The IAS Threat Lab has uncovered a large-scale, fast-evolving ad fraud operation known as Mirage—a sprawling network of fraudulent Android apps designed to hijack user devices and exploit ad ecosystems at massive scale.
Mirage apps masquerade as helpful utilities like phone cleaners and battery boosters. On the surface, they appear harmless. But behind the scenes, they use cloaking techniques and bot-driven installs to quietly switch on aggressive ad fraud behaviour once installed through specific referral links. The result: full-screen interstitial ads that interrupt users out of context, with no real utility provided by the apps themselves.
Threat Lab researchers have identified over 300 Mirage-linked app IDs, collectively amassing more than 70 million downloads and generating over 350 million daily bid requests. These apps were built with one goal in mind: monetize unsuspecting users through persistent, non-consensual advertising.
Mirage marks a troubling evolution of tactics first seen in the Threat Lab-discovered Vapor scheme. Unlike Vapor apps, which gradually stripped away features over time, Mirage apps are designed to mislead from the outset—launching with fake installs to climb app store rankings and turning on monetization only when real users start downloading.
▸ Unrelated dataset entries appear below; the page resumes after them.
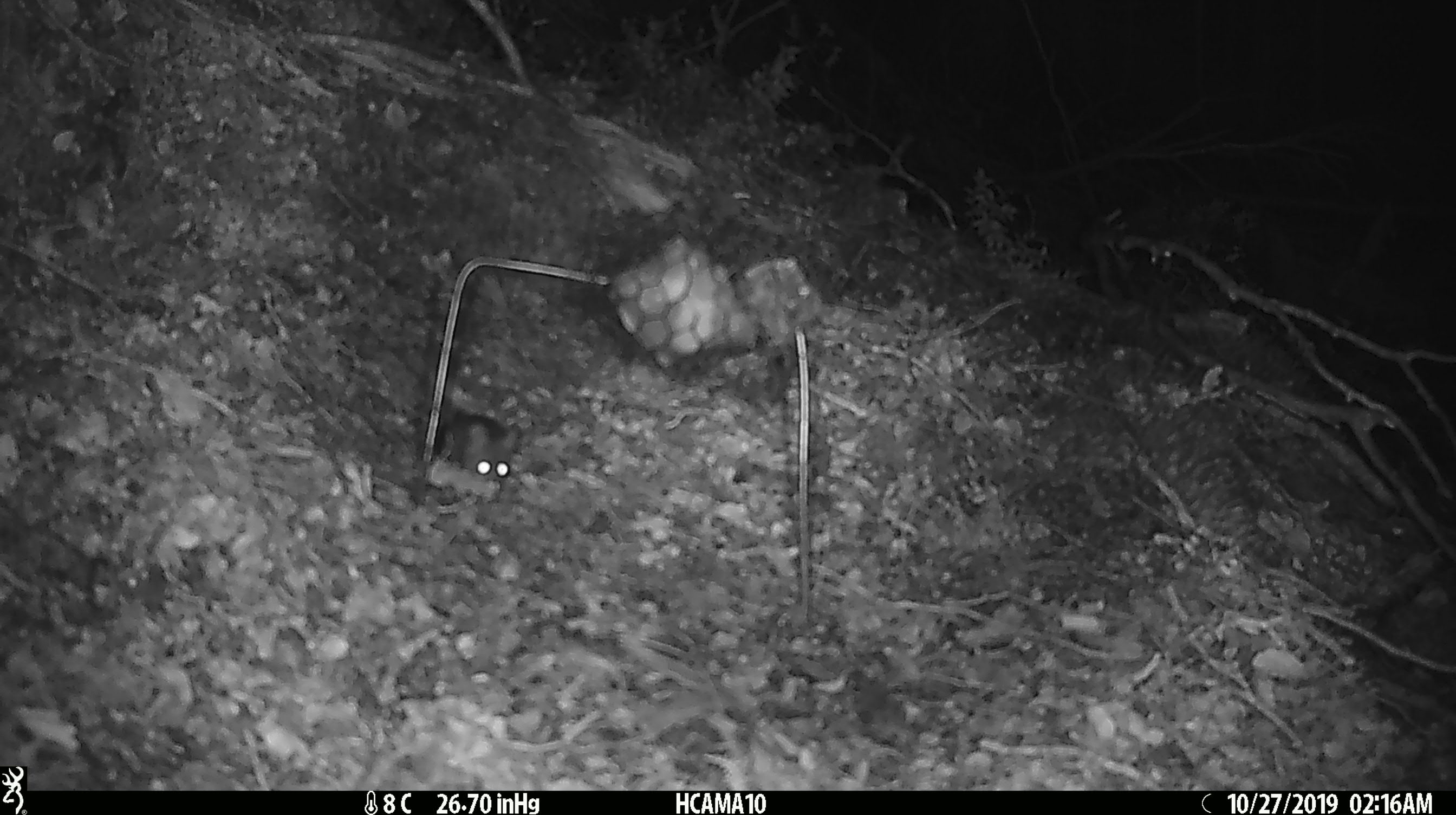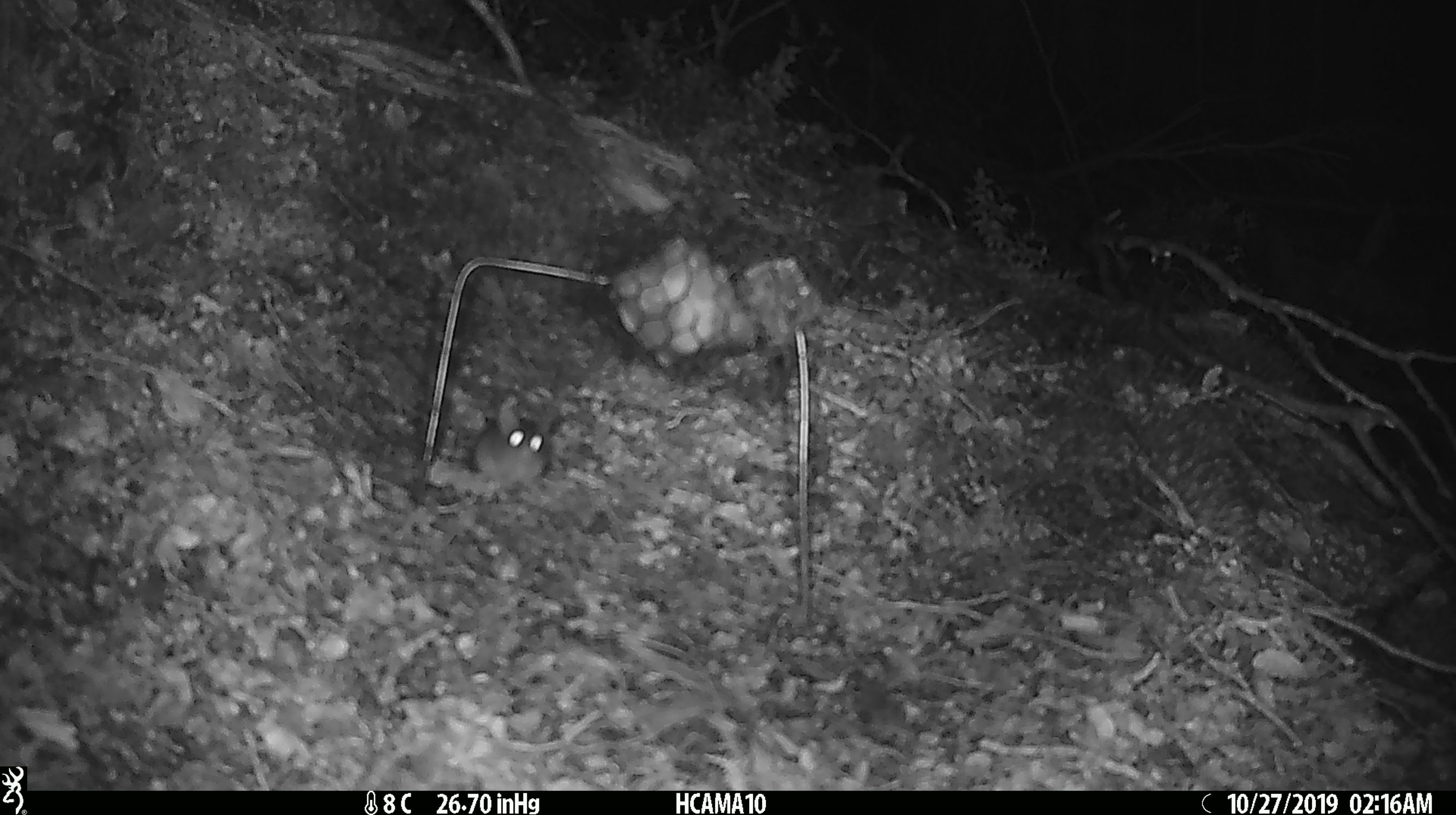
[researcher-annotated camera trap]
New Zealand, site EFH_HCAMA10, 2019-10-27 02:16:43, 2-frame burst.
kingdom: Animalia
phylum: Chordata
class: Mammalia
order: Rodentia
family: Muridae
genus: Mus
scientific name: Mus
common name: mouse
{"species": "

IAS collaborated directly with Google to take swift action against the Mirage operation. Based on Threat Lab intelligence, all identified Mirage apps have been removed from the Google Play Store. Google Play Protect is actively alerting users and will disable these apps automatically, even when installed outside of the Play Store ecosystem.
IAS continues to monitor Mirage’s activity, as its operators rapidly adapt through reskinned apps, recycled developer accounts, and global distribution across North America, Europe, and Asia-Pacific.